▶ [What to work on]
a. In the feminist evaluation post, reproduce the passage from "The Journal of" up to and including "theory and practice.", swapping "special issue" for "themed issue".
b. According to the feminist evaluation post, where does Julie Newton work as Senior Advisor in the Gender Team?

▶ [Document excerpt]

Feminist Issues in Evaluation TIG Week: Transformative Feminist Evaluation and Empowerment of Women and Girls by Donna M. Mertens and Julie Newton

Hi, we are Donna M. Mertens, Professor Emeritus at Gallaudet University and a long time member and past President of the American Evaluation Association and Julie Newton, Senior Advisor in the Gender Team at the Royal Tropical Institute (KIT) in the Netherlands. We connected because of Julie’s interest in innovative evaluation strategies to measure the empowerment of women and girls, and my involvement with the development and application of the transformative paradigm in evaluation as a guide to increase the contribution of evaluation to social justice and improvement of the lives of members of marginalized communities, including women and girls. We share perspectices on the use of feminist- and gender-focused evaluation resources. Here we share our learnings and associated resources with you.

Hot Tip: CARE provides a glimpse into how to develop gender indicators inspired by an outcome mapping approach that can be found here. CARE adapted this participatory approach framed by social justice principles and inclusion of the concept of complexity. CARE demonstrates how M&E systems can be designed to enhance learning about complex processes such as empowerment and support for more flexible and adaptive programming.

Rad Resources:

The Journal of Mixed Methods Research published a special issue on research and evaluation with members of marginalized communities, including examples of the application of transformative approaches for women and girls.

We have found three books that are great resources about the use of a feminist lens in evaluation: Feminist evaluation and research, Feminist research practice, and Program evaluation theory and practice.

A new publication, Qualitative Research for Development: A Guide for Practitioners, developed for Save the Children, provides guidance to practitioners on how to integrate principles of qualitative research into monitoring and evaluation. It provides guidance on how to use participatory approaches to engage project participants (particularly children) in shaping the learning objectives of evaluations and at different stages of the project cycle.

Lessons Learned

  • The importance of being aware and reflexive on how your philosophical paradigm background will frame your whole approach to evaluation.

▶ [Data excerpts]
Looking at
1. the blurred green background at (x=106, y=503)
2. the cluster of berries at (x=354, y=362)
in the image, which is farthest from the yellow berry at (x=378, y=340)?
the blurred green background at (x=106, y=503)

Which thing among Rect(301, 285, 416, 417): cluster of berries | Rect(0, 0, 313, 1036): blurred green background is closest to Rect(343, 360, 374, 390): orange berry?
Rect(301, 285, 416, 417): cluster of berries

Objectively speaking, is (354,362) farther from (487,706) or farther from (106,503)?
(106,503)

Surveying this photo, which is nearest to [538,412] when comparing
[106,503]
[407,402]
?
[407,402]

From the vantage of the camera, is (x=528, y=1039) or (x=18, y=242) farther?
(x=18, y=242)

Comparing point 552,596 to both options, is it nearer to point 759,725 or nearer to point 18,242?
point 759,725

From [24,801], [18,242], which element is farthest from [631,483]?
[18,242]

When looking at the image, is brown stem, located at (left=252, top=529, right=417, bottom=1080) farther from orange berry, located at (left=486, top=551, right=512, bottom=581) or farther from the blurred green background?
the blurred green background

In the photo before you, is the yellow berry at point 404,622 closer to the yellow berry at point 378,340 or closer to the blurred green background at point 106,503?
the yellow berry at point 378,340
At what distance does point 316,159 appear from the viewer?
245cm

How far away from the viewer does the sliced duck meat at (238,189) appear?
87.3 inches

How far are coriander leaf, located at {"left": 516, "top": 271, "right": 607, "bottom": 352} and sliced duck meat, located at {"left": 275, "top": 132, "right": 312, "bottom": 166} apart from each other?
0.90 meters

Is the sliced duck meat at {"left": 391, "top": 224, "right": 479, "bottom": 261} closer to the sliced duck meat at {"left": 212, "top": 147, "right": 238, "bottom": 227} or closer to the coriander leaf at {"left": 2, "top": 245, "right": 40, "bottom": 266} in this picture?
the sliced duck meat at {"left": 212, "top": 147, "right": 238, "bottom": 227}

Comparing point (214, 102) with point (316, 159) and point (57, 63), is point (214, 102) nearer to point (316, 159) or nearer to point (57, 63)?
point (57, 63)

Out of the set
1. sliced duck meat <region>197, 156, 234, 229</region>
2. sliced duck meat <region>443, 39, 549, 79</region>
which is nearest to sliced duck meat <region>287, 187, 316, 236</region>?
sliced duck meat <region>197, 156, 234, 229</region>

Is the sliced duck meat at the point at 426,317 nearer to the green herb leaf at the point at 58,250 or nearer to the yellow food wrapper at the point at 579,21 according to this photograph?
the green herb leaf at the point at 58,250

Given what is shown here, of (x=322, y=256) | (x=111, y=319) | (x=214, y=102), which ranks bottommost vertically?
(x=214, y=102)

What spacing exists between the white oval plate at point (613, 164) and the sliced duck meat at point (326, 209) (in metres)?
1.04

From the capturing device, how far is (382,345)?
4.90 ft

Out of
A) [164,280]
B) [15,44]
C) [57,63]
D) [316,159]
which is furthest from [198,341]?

▶ [Answers by task]
a.
The Journal of Mixed Methods Research published a themed issue on research and evaluation with members of marginalized communities, including examples of the application of transformative approaches for women and girls.

We have found three books that are great resources about the use of a feminist lens in evaluation: Feminist evaluation and research, Feminist research practice, and Program evaluation theory and practice.

b. At the Royal Tropical Institute (KIT) in the Netherlands.